### TEXT SEGMENT

▶

FYI from the NHLBI Index

September 2005: Vol. 6, Issue 2
In the News

News from Capitol Hill

NIH Reauthorization

Capitol Dome

At a hearing on July 19, NIH Director Dr. Elias Zerhouni and members of the House Committee on Energy and Commerce discussed draft legislation to reauthorize the NIH. The proposed bill included a provision to establish within the NIH Director’s office a Division of Program Coordination, Planning, and Strategic Initiatives, which would coordinate research on topics that do not have a “home” under the present NIH structure and would develop new trans-NIH programs.


Fiscal Year (FY) 2006 Appropriations Acts

On June 24, 2005, the House of Representatives passed its version of the Departments of Labor, Health and Human Services, and Education 2005 appropriations act (H.R. 3010). As requested in the President’s budget, the bill includes $2,951,270,000 for the NHLBI. This is an increase of 0.3 percent over the $2,941,201,000 that the NHLBI received in FY 2005. The Senate version, which the appropriations committee approved on July 14, includes $3,023,381,000 for the NHLBI.

◀

### QUESTIONS TO ANSWER
#1 Please say whether each statement agrees with the NHLBI news item, answering yes or no and quoting the words of the text that decide it. (a) The House of Representatives passed its version of the appropriations act on June 24, 2005. (b) The July 19 hearing on reauthorizing the NIH was held with members of a Senate committee. (c) The amount for the NHLBI in the House bill matches what the President's budget requested.
#2 List every dollar amount given in the NHLBI news item.

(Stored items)

▶

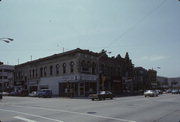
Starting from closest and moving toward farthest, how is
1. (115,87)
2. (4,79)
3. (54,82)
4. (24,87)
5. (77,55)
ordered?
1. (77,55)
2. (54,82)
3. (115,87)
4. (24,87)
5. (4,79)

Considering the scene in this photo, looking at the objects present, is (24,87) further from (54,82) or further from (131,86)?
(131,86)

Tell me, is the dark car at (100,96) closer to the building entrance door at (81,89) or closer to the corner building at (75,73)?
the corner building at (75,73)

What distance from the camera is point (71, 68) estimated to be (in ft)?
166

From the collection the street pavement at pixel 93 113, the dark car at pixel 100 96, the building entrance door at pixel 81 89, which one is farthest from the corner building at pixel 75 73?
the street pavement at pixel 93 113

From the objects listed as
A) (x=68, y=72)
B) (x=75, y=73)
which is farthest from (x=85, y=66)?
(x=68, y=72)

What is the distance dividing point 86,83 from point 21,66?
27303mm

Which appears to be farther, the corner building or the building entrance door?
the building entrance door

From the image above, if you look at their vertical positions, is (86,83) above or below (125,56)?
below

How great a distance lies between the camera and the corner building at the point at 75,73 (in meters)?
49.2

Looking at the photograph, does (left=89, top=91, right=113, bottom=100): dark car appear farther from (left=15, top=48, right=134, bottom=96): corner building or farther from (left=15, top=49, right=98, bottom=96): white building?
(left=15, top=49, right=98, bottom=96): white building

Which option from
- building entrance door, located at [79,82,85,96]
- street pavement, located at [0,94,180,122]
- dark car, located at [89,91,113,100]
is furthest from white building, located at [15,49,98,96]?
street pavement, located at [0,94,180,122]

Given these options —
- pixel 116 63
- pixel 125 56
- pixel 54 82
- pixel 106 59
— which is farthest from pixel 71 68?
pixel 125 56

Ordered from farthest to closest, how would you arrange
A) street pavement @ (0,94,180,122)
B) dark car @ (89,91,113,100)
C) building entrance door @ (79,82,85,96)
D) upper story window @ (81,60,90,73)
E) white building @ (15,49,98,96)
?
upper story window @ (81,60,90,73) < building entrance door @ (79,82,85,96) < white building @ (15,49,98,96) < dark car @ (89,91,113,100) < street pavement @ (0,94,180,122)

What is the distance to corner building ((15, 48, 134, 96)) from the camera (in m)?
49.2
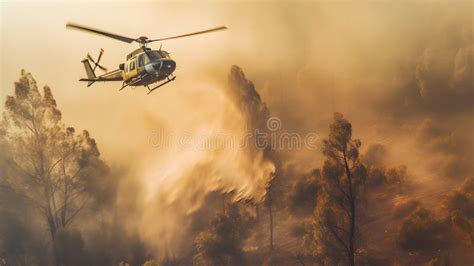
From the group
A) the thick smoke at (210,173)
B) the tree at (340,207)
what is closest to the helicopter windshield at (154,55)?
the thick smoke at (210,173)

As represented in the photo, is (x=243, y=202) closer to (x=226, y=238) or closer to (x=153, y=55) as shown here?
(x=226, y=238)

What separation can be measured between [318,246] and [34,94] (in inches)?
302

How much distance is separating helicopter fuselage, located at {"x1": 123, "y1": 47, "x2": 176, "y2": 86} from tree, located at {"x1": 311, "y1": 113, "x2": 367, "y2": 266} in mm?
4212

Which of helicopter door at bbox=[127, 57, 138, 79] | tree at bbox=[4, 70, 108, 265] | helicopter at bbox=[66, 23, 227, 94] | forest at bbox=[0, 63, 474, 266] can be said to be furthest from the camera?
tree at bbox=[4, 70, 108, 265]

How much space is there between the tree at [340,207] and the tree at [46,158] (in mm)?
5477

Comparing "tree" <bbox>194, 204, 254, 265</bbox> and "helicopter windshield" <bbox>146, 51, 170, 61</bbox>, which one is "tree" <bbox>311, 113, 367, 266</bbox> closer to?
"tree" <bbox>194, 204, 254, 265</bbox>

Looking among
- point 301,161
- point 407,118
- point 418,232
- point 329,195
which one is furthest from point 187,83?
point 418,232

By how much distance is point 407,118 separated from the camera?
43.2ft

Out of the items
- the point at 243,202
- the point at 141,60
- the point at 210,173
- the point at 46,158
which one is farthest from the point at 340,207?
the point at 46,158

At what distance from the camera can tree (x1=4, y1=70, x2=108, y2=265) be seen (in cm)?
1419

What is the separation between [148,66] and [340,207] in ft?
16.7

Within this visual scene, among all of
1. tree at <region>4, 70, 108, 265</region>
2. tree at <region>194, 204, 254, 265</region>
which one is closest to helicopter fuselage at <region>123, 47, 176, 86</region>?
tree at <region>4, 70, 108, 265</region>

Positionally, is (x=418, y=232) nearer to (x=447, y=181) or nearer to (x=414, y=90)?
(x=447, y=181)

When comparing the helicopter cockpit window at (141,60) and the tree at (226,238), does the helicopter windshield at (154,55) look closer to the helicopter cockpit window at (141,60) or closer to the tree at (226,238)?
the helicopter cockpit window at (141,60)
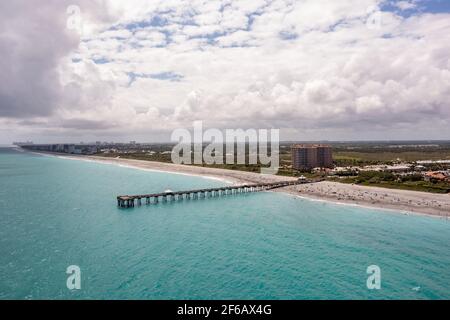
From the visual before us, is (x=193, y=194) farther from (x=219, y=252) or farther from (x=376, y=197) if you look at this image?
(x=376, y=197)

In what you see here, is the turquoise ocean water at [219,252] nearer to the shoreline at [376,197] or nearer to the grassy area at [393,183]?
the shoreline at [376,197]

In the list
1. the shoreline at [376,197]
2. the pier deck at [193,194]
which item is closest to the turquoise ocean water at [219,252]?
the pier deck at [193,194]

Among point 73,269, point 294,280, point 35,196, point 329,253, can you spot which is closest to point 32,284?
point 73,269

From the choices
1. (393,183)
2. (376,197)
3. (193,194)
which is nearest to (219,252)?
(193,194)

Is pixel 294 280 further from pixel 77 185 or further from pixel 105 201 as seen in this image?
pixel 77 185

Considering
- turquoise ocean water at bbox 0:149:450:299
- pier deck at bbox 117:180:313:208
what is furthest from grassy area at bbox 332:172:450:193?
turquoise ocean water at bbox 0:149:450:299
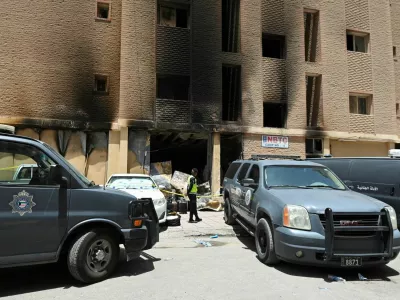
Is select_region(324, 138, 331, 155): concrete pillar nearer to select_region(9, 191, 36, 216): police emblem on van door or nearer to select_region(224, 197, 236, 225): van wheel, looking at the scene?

◀
▶

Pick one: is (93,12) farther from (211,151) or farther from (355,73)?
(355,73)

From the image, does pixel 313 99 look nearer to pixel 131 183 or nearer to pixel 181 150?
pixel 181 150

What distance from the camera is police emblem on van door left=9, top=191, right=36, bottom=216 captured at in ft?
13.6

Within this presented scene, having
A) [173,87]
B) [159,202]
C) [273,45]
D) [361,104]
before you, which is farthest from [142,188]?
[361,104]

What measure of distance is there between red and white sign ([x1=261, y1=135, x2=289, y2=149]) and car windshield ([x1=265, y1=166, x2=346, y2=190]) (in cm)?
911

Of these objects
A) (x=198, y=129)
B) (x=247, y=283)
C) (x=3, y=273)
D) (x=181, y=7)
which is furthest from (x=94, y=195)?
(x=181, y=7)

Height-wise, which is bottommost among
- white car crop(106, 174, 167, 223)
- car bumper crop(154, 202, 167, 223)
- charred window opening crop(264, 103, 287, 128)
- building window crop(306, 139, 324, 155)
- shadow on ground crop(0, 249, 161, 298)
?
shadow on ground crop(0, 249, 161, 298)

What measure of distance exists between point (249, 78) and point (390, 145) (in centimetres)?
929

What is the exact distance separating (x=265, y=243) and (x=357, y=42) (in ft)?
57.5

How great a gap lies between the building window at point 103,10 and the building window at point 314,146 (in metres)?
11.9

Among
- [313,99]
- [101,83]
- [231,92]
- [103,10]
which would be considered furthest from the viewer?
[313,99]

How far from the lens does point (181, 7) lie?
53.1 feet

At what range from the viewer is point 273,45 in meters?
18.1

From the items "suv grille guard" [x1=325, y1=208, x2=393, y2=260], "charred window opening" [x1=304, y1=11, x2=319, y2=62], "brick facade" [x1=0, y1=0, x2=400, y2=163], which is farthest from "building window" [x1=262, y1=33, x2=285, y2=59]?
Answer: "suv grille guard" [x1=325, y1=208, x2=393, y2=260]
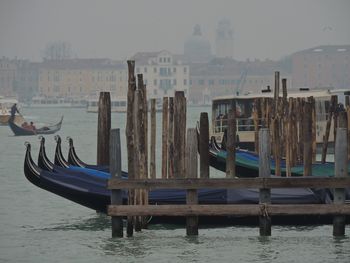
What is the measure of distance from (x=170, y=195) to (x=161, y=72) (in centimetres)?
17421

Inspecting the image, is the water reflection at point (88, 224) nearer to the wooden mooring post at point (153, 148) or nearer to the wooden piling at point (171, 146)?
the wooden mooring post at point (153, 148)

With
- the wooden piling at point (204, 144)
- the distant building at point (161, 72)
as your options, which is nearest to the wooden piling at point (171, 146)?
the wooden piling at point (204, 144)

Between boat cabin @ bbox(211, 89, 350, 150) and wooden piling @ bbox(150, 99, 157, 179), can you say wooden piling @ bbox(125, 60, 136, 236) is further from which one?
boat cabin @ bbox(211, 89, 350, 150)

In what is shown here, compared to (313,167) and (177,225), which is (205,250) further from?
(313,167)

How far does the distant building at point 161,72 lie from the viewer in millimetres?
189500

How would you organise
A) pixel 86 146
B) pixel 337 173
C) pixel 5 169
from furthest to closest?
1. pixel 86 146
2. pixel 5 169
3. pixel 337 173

◀

### COMPLETED EXERCISE
#1
(a) Yes: "On June 24, 2005, the House of Representatives passed its version"
(b) No: "NIH Director Dr. Elias Zerhouni and members of the House Committee on Energy and Commerce discussed draft legislation to reauthorize the NIH"
(c) Yes: "As requested in the President’s budget, the bill includes $2,951,270,000 for the NHLBI."

#2
$2,951,270,000
$2,941,201,000
$3,023,381,000